Only the lines from the one with "At what remove" through the final line should be given again, exactly as they appear, minus the pictures.

####################

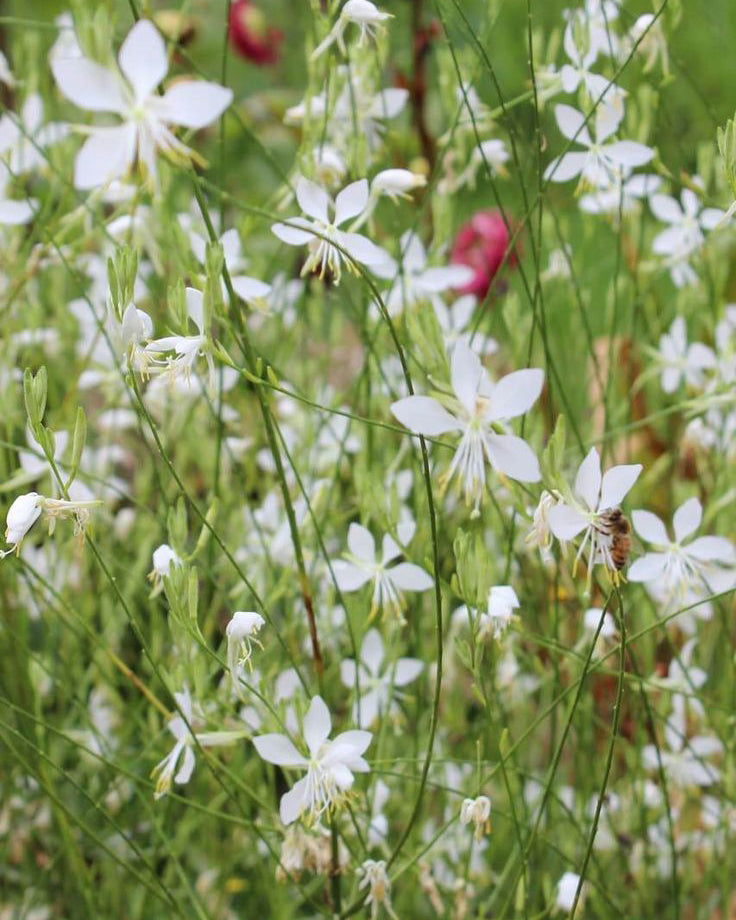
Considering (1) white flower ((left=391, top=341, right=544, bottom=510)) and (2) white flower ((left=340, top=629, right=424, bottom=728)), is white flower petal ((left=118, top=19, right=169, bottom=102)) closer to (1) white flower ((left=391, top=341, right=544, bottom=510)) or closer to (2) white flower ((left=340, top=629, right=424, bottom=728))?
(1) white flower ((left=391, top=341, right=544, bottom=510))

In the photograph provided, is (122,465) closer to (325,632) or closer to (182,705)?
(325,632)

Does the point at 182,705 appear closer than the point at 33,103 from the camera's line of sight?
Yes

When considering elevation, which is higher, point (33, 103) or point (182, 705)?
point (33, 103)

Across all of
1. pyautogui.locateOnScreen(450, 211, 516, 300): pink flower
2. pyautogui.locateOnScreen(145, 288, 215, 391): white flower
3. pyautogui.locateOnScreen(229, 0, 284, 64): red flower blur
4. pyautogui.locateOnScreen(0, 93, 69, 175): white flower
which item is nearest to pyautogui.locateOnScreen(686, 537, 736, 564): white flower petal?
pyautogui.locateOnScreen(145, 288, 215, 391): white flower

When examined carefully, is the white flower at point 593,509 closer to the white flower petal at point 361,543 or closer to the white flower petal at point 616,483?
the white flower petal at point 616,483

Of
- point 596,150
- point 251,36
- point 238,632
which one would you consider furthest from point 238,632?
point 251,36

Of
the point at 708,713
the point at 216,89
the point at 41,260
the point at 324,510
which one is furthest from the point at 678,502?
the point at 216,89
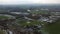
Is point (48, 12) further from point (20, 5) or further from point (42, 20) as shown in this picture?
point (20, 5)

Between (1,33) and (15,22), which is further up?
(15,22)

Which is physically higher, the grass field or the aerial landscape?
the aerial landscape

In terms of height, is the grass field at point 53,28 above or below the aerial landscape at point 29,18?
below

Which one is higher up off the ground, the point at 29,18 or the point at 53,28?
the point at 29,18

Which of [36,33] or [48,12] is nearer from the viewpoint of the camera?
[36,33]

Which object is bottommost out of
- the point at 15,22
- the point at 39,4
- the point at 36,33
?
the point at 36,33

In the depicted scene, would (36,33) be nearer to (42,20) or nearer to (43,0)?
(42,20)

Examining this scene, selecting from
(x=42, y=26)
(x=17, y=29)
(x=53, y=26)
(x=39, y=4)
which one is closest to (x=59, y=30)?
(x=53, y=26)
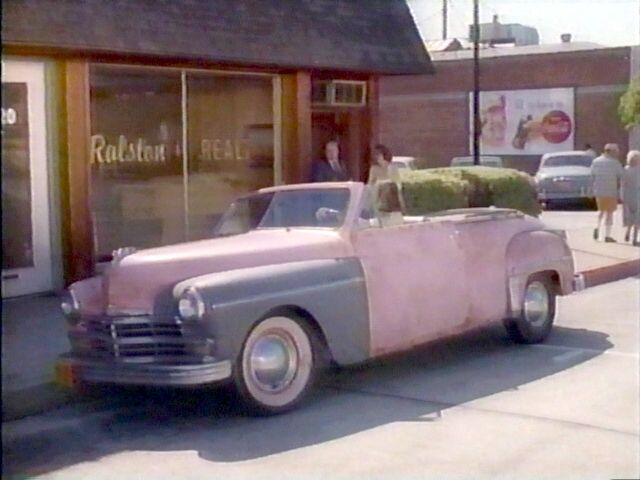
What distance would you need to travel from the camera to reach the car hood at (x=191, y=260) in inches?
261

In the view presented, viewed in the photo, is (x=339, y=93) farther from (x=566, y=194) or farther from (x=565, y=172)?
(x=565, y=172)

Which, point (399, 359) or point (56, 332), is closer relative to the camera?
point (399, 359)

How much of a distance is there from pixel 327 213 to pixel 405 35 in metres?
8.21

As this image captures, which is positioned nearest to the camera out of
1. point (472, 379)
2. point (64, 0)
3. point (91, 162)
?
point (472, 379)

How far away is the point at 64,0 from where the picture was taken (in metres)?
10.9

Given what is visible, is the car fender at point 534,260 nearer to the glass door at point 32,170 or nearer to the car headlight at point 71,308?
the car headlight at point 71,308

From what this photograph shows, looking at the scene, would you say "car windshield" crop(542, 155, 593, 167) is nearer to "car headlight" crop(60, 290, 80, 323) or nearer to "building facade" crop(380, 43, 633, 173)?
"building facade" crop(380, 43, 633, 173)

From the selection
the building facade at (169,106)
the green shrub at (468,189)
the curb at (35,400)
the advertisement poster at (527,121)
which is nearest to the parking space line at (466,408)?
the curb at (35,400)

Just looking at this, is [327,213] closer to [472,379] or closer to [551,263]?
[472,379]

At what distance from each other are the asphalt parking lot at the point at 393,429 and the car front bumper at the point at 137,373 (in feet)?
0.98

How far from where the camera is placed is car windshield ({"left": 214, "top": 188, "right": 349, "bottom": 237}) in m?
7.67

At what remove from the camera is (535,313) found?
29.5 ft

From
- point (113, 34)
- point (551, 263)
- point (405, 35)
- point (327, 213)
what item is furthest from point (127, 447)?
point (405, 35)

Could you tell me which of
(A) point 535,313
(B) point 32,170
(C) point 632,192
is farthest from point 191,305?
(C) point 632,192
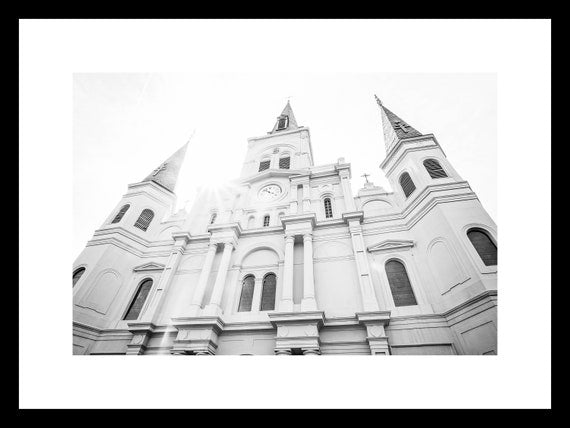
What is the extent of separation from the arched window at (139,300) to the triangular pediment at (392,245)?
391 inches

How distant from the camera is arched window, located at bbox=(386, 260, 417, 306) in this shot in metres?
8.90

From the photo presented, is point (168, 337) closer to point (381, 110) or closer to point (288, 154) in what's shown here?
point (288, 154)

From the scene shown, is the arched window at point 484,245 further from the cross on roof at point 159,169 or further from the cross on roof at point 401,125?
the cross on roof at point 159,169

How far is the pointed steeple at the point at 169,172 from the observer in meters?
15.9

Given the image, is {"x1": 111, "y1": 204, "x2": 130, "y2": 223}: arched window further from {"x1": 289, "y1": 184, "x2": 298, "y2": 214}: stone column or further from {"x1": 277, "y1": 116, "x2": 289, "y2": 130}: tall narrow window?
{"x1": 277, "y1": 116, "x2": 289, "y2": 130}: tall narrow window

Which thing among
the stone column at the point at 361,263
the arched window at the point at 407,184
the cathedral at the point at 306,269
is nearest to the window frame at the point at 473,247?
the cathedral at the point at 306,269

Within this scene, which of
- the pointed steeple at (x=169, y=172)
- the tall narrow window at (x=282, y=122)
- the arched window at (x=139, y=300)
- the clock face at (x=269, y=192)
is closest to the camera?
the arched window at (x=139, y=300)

####################

• [IN RESPONSE]:
At what remove from the camera is (535,313) found?
29.5 ft

From
- point (113, 34)
- point (551, 263)
- point (405, 35)
- point (327, 213)
what item is furthest from point (127, 447)?
point (405, 35)

Could you tell me which of
(A) point 535,313
(B) point 32,170
(C) point 632,192
is farthest from point 191,305?
(C) point 632,192
What is the extent of separation from the arched window at (139,300) to the triangular pediment at (392,245)?
391 inches

How distant from the camera is arched window, located at bbox=(386, 260, 417, 306) in this shot in metres?
8.90

From the photo presented, is point (168, 337) closer to point (381, 110) or closer to point (288, 154) in what's shown here?
point (288, 154)

From the scene shown, is the arched window at point 484,245 further from the cross on roof at point 159,169 or further from the cross on roof at point 401,125?
the cross on roof at point 159,169

How far is the pointed steeple at the point at 169,172 from the observer in meters?
15.9

Given the image, is {"x1": 111, "y1": 204, "x2": 130, "y2": 223}: arched window further from {"x1": 289, "y1": 184, "x2": 298, "y2": 214}: stone column or further from {"x1": 277, "y1": 116, "x2": 289, "y2": 130}: tall narrow window?
{"x1": 277, "y1": 116, "x2": 289, "y2": 130}: tall narrow window

Which thing among
the stone column at the point at 361,263
the arched window at the point at 407,184
the cathedral at the point at 306,269
is nearest to the window frame at the point at 473,247?
the cathedral at the point at 306,269

Within this scene, which of
- the pointed steeple at (x=169, y=172)
- the tall narrow window at (x=282, y=122)
- the arched window at (x=139, y=300)
- the clock face at (x=269, y=192)
is closest to the camera?
the arched window at (x=139, y=300)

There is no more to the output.